Руки Брианны медленно гладили его по спине, касаясь ягодиц. Он вздрогнул и опустил голову, прикрыв глаза, и осыпал ее лицо десятком мелких бессмысленных поцелуев.
– Все хорошо, – прошептала она ему на ухо.
И он начал ритмично двигаться, медленно, сдерживаясь изо всех сил. Он знал, что причиняет ей боль, и надо остановиться, однако Брианна сдавила ладонями его спину, слегка напряглась и расслабилась, напряглась и снова расслабилась. Затем, принимая его, приподнялась навстречу, и Роджер издал дикий, животный стон. Теперь остановиться, надо остановиться, надо…
Трясясь и задыхаясь, словно рыба, выброшенная на землю, он рухнул на ее мягкую грудь.
И лежал, не двигаясь, уже не опьяненный, но окутанный счастьем, смешанным с виной, и тут почувствовал, как ее руки обвились вокруг него, и рядом с ухом прошелестело теплое дыхание.
– Я люблю тебя, – хрипло прошептала Брианна. – Останься со мной.
– На всю жизнь, – сказал Роджер и обнял ее.
Они лежали мирно, все в поту, слушая дыхание друг друга. Наконец Роджер приподнялся и убрал ей волосы с лица. Руки казались одновременно и невесомыми, и тяжелыми, как свинец.
– Как ты, любовь моя? Тебе больно?
– Ничего страшного. – Рука Брианны пробежала по спине Роджера, отчего тот вздрогнул, несмотря на жару. – Все хорошо? Я все правильно сделала?
– О боже! – Он впился в нее долгим поцелуем.
– Точно все хорошо?
– О господи!
– Для сына священника ты чересчур много богохульствуешь, – укорила Брианна. – Может, те старушки из Инвернесса были правы, и в тебе бес сидит?

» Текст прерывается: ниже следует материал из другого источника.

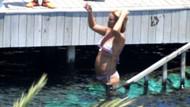 Pınar Altuğ, denize girdiği sırada kendisini gözetleyenleri ifşa etti!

– Это не богохульство, – Роджер уткнулся ей в плечо, глубоко вдыхая сладкий аромат, – а слова благодарности.
Брианна рассмеялась.
– О, значит, все было хорошо, – сказала она с облегчением.
Роджер поднял голову.
– О боже, конечно! – простонал он, снова заставив ее рассмеяться. – Да как ты можешь сомневаться?
– Ну, ты ничего не сказал. Лежал молча, как будто тебя по голове шарахнули. Я решила, что тебе не понравилось.
Теперь настала его очередь смеяться, спрятав лицо в ее волосах.
– Нет. Когда мужчина обмяк, словно мешок с костями, – значит, доволен. Не очень по-джентльменски, быть может, зато честно.
– Хорошо. – Она успокоилась. – В книжке не написано, что происходит потом.
– В какой еще книжке? – Роджер осторожно отлепился от нее с таким звуком, будто отклеивалась липкая лента. – Прости, что испачкал. – Он нащупал рубашку и протянул ей.
– «Чувственность мужчины». – Брианна приняла рубашку и вытерлась ею. – Там было много всего о кубиках льда и взбитых сливках – немного экстремально, на мой взгляд, зато хорошо написано о том, как делать фелляцию и…
– Ты училась по книге? – Роджер возмутился, точно одна из прихожанок его отца.
– А ты считаешь, надо было потренироваться на парнях? – в свою очередь возмутилась Брианна.
– Выходит, теперь пишут книги, в которых рассказывают молодым женщинам, как… Какой кошмар!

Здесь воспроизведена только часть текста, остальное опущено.